Zwei Journalisten in Tunesien zu dreieinhalb Jahren Haft verurteilt
Das Berufungsgericht von Tunis hat am Dienstag in zweiter Instanz die beiden bekannten Journalisten Mourad Zeghidi und Borhen Bsaies zu dreieinhalb Jahren Haft verurteilt. Der Prozess wurde von der Nichtregierungsorganisation „Reporter ohne Grenzen“ als „gerichtliche Schikane“ angeprangert.

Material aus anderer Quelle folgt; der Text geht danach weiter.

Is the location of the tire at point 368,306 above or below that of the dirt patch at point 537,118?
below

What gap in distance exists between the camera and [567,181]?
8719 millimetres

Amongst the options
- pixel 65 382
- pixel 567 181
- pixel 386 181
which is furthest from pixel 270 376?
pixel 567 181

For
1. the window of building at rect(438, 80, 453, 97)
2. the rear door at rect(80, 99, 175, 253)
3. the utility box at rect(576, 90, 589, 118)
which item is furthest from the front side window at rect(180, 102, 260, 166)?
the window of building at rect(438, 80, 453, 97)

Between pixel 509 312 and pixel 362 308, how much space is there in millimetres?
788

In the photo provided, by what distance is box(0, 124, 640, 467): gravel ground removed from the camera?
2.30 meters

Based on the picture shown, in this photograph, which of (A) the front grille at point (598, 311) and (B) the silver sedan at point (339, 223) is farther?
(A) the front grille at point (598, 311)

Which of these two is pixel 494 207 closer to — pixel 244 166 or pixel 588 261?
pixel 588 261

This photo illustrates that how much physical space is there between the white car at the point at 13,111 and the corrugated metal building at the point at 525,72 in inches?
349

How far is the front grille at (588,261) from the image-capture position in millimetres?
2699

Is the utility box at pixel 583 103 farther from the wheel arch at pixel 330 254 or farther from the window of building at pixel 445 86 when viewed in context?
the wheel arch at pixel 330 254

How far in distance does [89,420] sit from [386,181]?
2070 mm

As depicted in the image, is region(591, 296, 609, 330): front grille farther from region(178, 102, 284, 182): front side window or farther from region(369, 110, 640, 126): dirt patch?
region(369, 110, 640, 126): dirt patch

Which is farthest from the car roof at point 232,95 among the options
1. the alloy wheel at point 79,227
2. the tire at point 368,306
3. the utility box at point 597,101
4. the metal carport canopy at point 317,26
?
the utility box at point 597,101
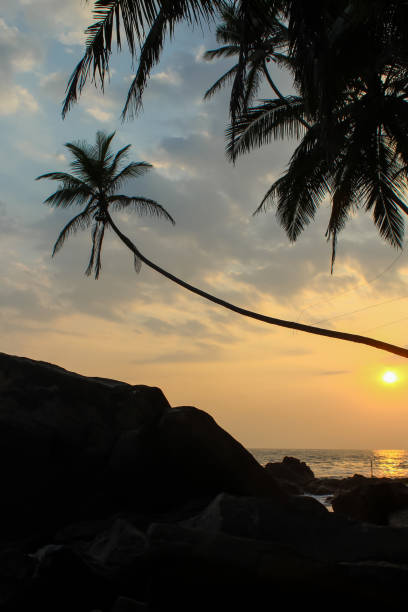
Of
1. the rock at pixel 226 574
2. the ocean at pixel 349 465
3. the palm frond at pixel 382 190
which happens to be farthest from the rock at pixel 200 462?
the ocean at pixel 349 465

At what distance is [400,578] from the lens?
396 centimetres

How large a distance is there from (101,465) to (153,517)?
1.04 meters

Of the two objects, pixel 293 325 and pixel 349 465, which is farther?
pixel 349 465

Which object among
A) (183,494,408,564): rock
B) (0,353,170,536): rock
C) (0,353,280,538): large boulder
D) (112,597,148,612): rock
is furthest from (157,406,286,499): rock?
(112,597,148,612): rock

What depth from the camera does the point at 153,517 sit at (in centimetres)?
693

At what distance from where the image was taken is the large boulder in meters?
7.23

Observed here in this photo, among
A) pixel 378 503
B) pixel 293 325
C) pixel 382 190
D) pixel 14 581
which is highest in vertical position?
pixel 382 190

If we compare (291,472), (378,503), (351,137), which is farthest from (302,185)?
(291,472)

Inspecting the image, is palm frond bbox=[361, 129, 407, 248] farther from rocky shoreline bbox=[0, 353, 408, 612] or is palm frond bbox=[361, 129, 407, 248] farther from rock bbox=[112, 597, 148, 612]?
rock bbox=[112, 597, 148, 612]

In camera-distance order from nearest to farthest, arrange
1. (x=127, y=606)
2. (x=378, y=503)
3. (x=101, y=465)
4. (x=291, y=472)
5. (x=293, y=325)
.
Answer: (x=127, y=606), (x=101, y=465), (x=378, y=503), (x=293, y=325), (x=291, y=472)

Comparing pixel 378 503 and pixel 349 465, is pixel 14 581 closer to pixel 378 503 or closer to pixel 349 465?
pixel 378 503

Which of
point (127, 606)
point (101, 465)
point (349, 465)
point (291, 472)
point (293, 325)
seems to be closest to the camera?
point (127, 606)

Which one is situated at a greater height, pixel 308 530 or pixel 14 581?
pixel 308 530

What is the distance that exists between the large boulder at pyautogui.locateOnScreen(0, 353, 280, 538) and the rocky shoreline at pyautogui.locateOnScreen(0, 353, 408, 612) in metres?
0.01
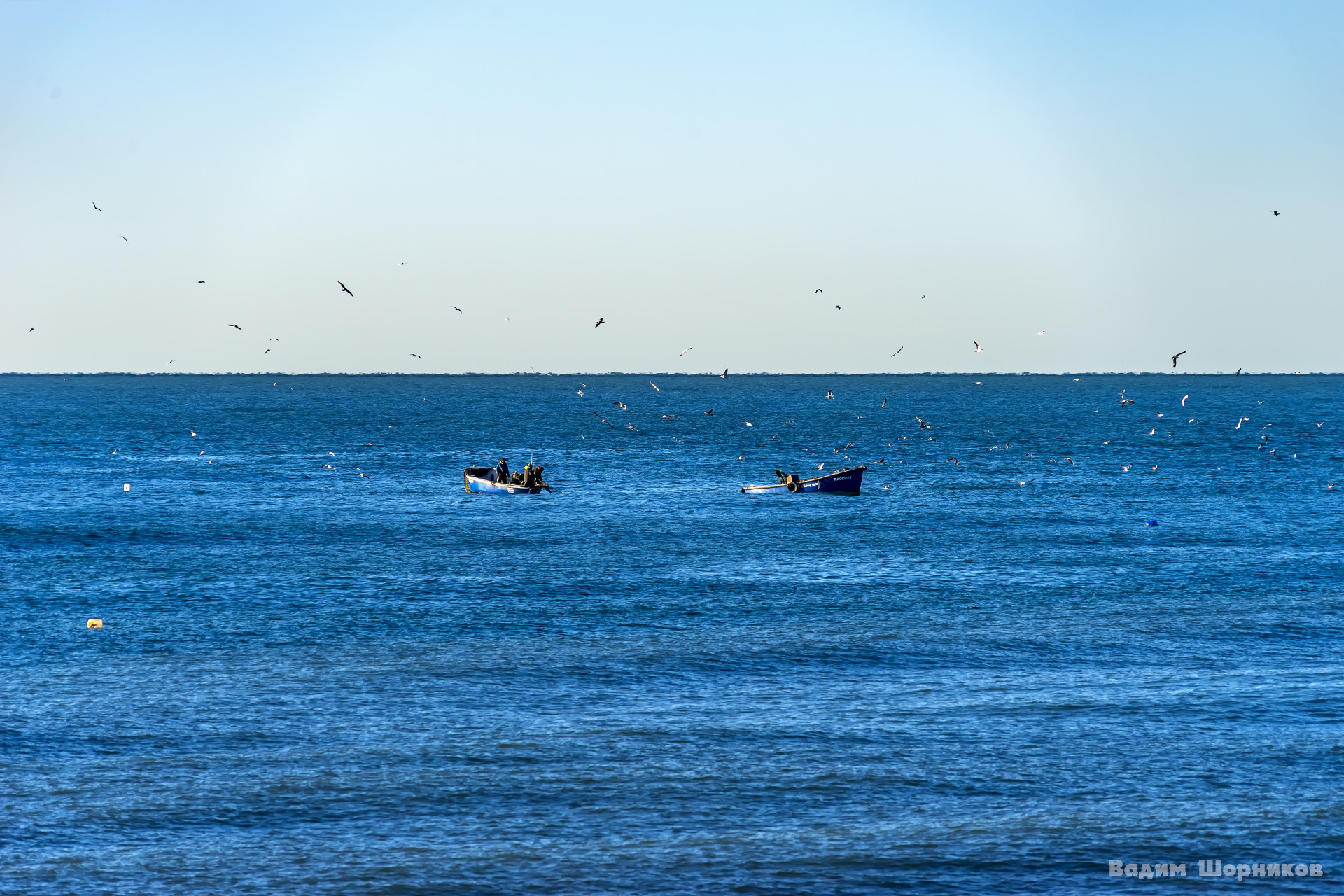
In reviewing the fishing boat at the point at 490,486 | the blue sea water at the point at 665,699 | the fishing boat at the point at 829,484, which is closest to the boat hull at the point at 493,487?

„Wir sind sehr enttäuscht über dieses Urteil“, das das erstinstanzliche Urteil bestätigt, erklärte der Anwalt der beiden Angeklagten, Sami Ben Ghazi, der Nachrichtenagentur AFP. Im Januar waren die beiden Journalisten in erster Instanz wegen „Geldwäscherei“ und „Steuerhinterziehung“ zu dreieinhalb Jahren Haft verurteilt worden.
In seinem Plädoyer fragte Sami Ben Ghazi, warum „(als unzureichend bewertete) Steuererklärungen zu (einer Anklage wegen) Geldwäscherei geführt haben“. Vor der Urteilsverkündung hatten der Verteidiger und andere Anwälte die Einstellung des Verfahrens und die Freilassung der Angeklagten beantragt.
Die beiden Kolumnisten waren im Mai 2024 wegen Äusserungen in Radio und Fernsehen inhaftiert worden, die als kritisch gegenüber Präsident Kais Saied angesehen wurden. Obwohl sie nach Verbüssung von acht Monaten Haft im Januar 2025 freigelassen werden sollten, wurden neue Verfahren wegen mutmasslicher Finanzveruntreuung eingeleitet.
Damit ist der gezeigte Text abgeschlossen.